きっかけ
チカは35歳で独身。
中堅企業で働いている。
黒髪ショートで顔つきは地味な感じだ。
髪は毛量が多いせいかおしゃれな感じが全くしない。
奥二重で目つきは少しきつい感じもあする。
ファッションにも興味がなく、ファストファッションの無難なものばかり。
そんなチカのとりえは、そこそこ頭がいいことだ。
大学時代に簿記検定1級を取得しており
読解力や記憶力は優れている。
だから会社としては、事務処理能力の高い彼女を重宝していた。
しかし異性から言い寄られるようなことは一度もなかった。
ある日チカは自宅でSM掲示板を見ていた。
キャバ譲です。
私や私の友人と一緒にいじめられたりM男募集。
自分のしてほしいことばかり言ってくる豚は論外。
ちゃんと自分の立場理解している奴。
全裸にさせておもちゃにしたり、パシリなどにも使います。
頑張ったらご褒美上げる。
チカは実はどMでレズだった。
しかもチカはキャバ嬢の女性を内心バカにしながらも
そんな生意気な小娘にいじめられたいと妄想する
変態マゾだった。
(どうせ送るだけだし、正体もばれないし)
チカは自分を奴隷のように扱ってほしいと掲示板に返信した。
会うことなど考えてなかったし、返事が返ってくることもないと思っていた。
その書き込みに、あっという間に20ほどのM男からの書き込みがあったので
チカも無理だろうとあきらめていた。
偶然の出会い
ある日、チカは繁華街の百貨店に買い物に出かけていた。
すると聞きなれない音がしたな、と思って携帯を見ると
メッセージが来ていた。
「奴隷になりたい?」
チカは急にドキドキしはじめた。
(もしかして以前書き込んだSM掲示板の件かも)
地下鉄につながる人気のない階段に行き
「はい友理奈様、奴隷になりたいです」と返信した。
何度かやり取りすると、なんと友理奈は今同じ駅にいるということが分かった。
どんな子か見てみたい。
チカは会うのは怖いけれど、友理奈の顔を見てみたいと思った。
街にはキャバ嬢らしき女性などたくさんいる。
しかしそうではなく、自分を奴隷にしたいと言っている
そのキャバ嬢がどんな顔をしているのか
どうしても見たくなった。
待ち合わせ場所ではなく、そこから2階上に行き、そこから見てみようと試みた。
「着いたけど、どこにいる?」
友理奈が到着したようだ。
しかし上からは確認できない。
「もう少ししたら着きます。

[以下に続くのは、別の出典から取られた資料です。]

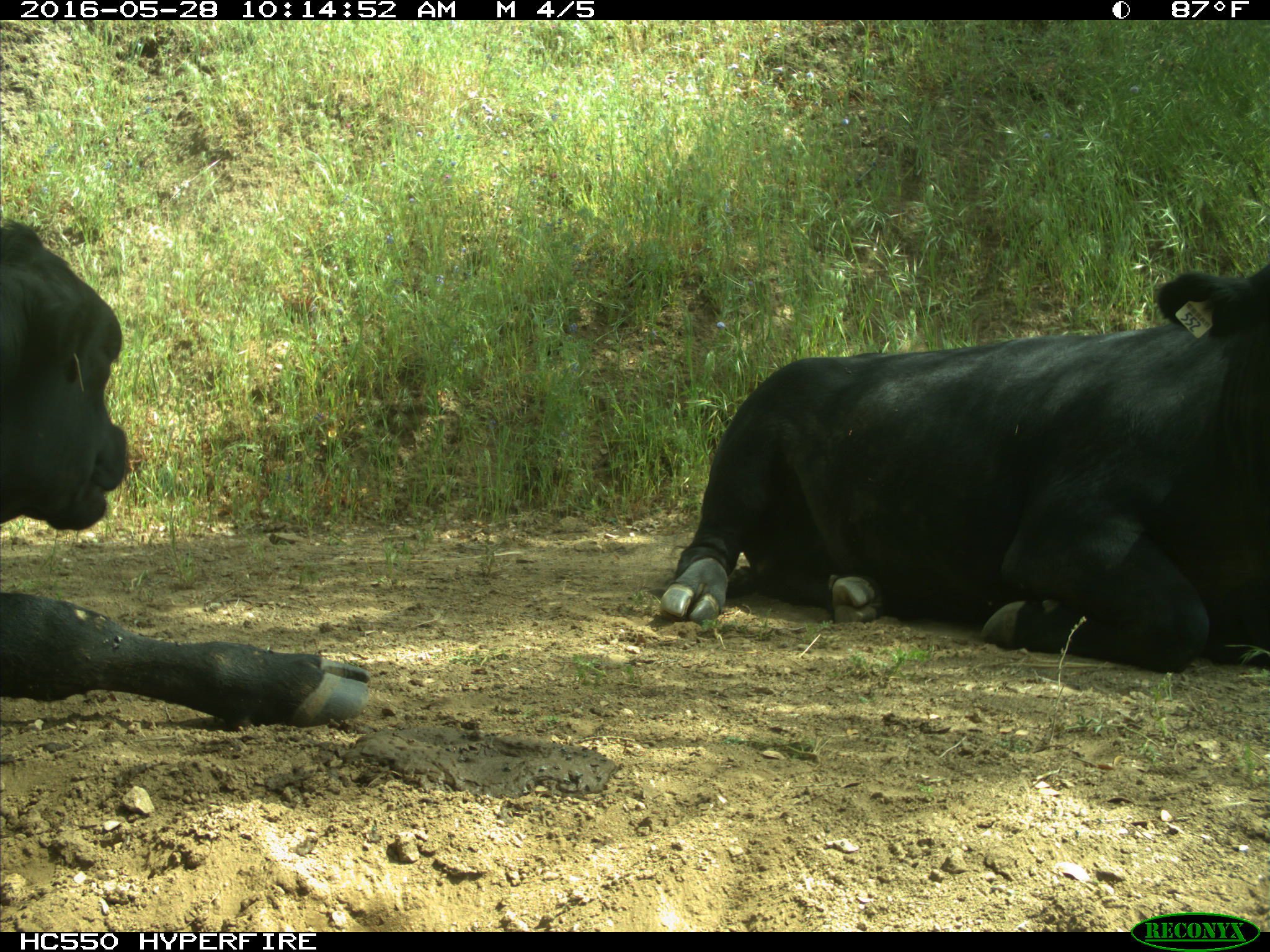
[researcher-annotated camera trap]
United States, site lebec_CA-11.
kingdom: Animalia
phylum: Chordata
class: Mammalia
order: Artiodactyla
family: Bovidae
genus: Bos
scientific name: Bos taurus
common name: domestic cow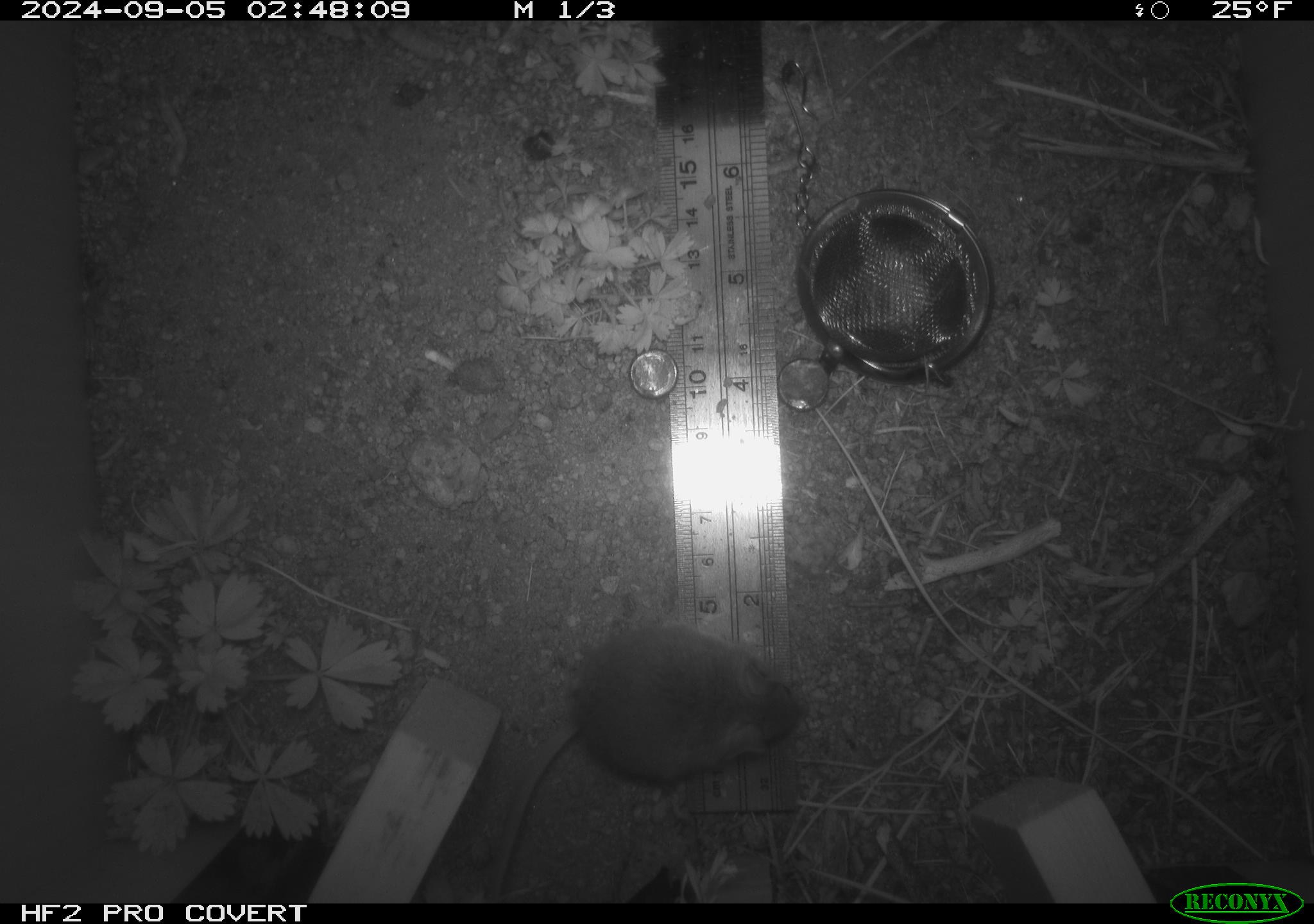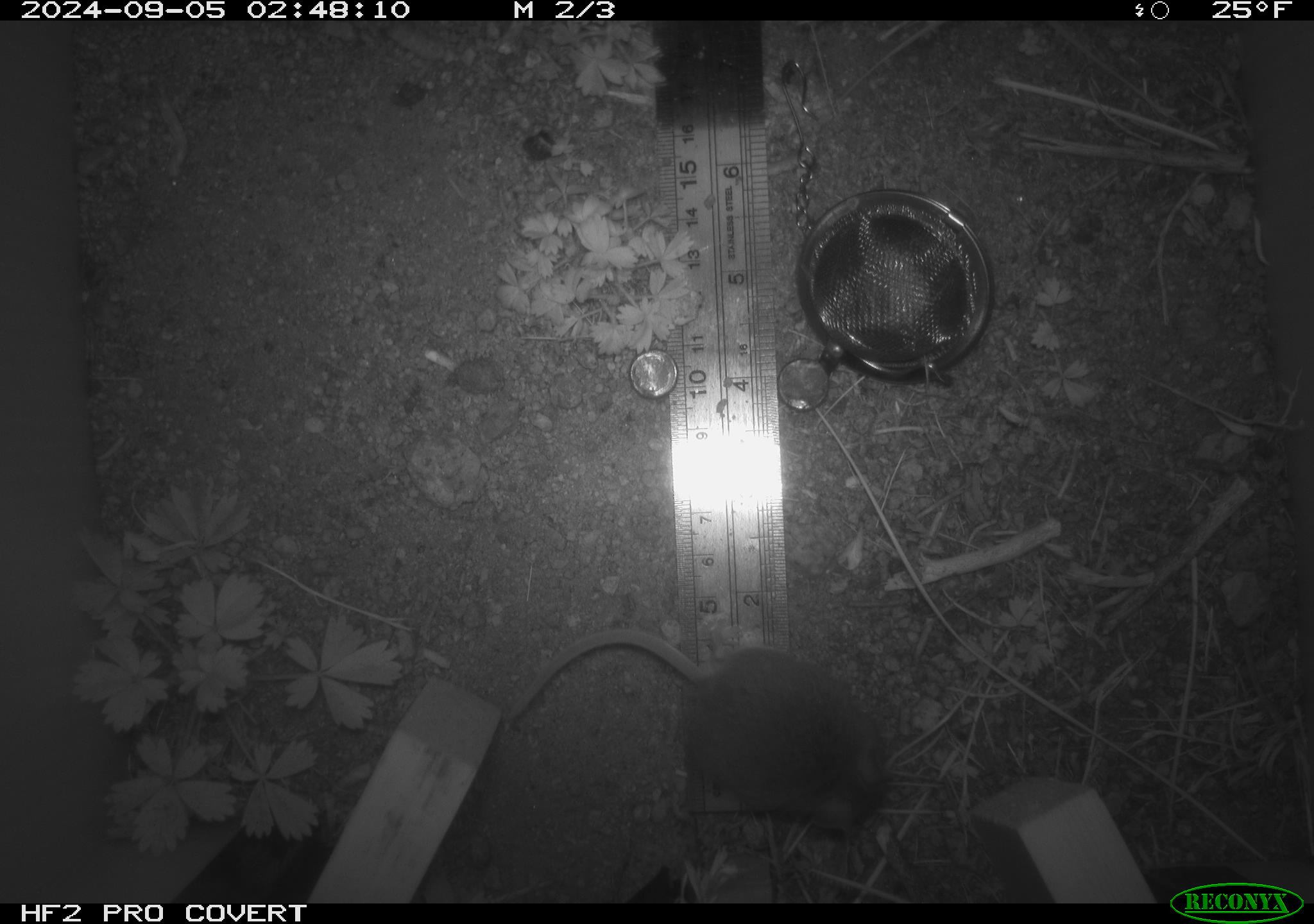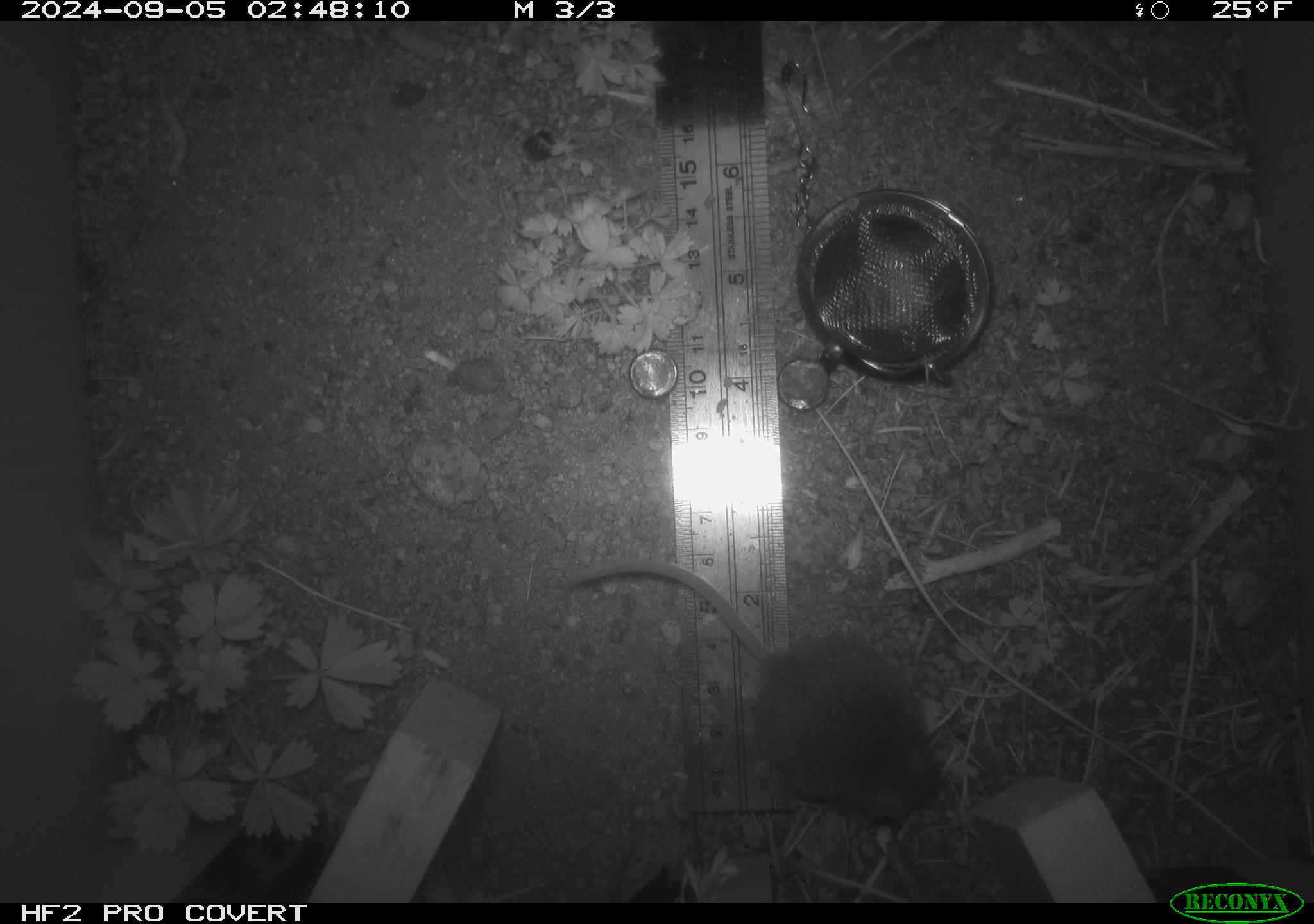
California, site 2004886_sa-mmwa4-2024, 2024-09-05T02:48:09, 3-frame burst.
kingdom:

あと少し待ってください」
チカが返信する。
まだ友理奈は見えない。どこにいるのだろう。
「ってかどんな服装してる?」
「ジーパンで黒のカバンを肩から掛けています」
と返信してすぐに
「ねえ?」
振り返ると目の前に派手なギャルがいた。
髪はかなりの金髪で、身体のラインが強調されるような
グリーンのワンピース姿だった。
顔はキュートな小悪魔で異性には甘えるのが好きそうな雰囲気だった。
「2階下で待ち合わせって言ったんだけど」
自分の思惑が見破られていたのか
それとも友理奈も上から視察しようとしていたのか
いづれにしても見つかってしまった。
会うつもりなんてなかった。
ごめんなさい、やっぱり無理です
と言って去ろうと思っていた。
しかしもう顔も見られて
逃げることもできない。
動揺して動けない姿は、まるで私がチカですと白状したようなものだ。
絶体絶命の状態で、肉食獣に見つかった草食動物といった様子だった。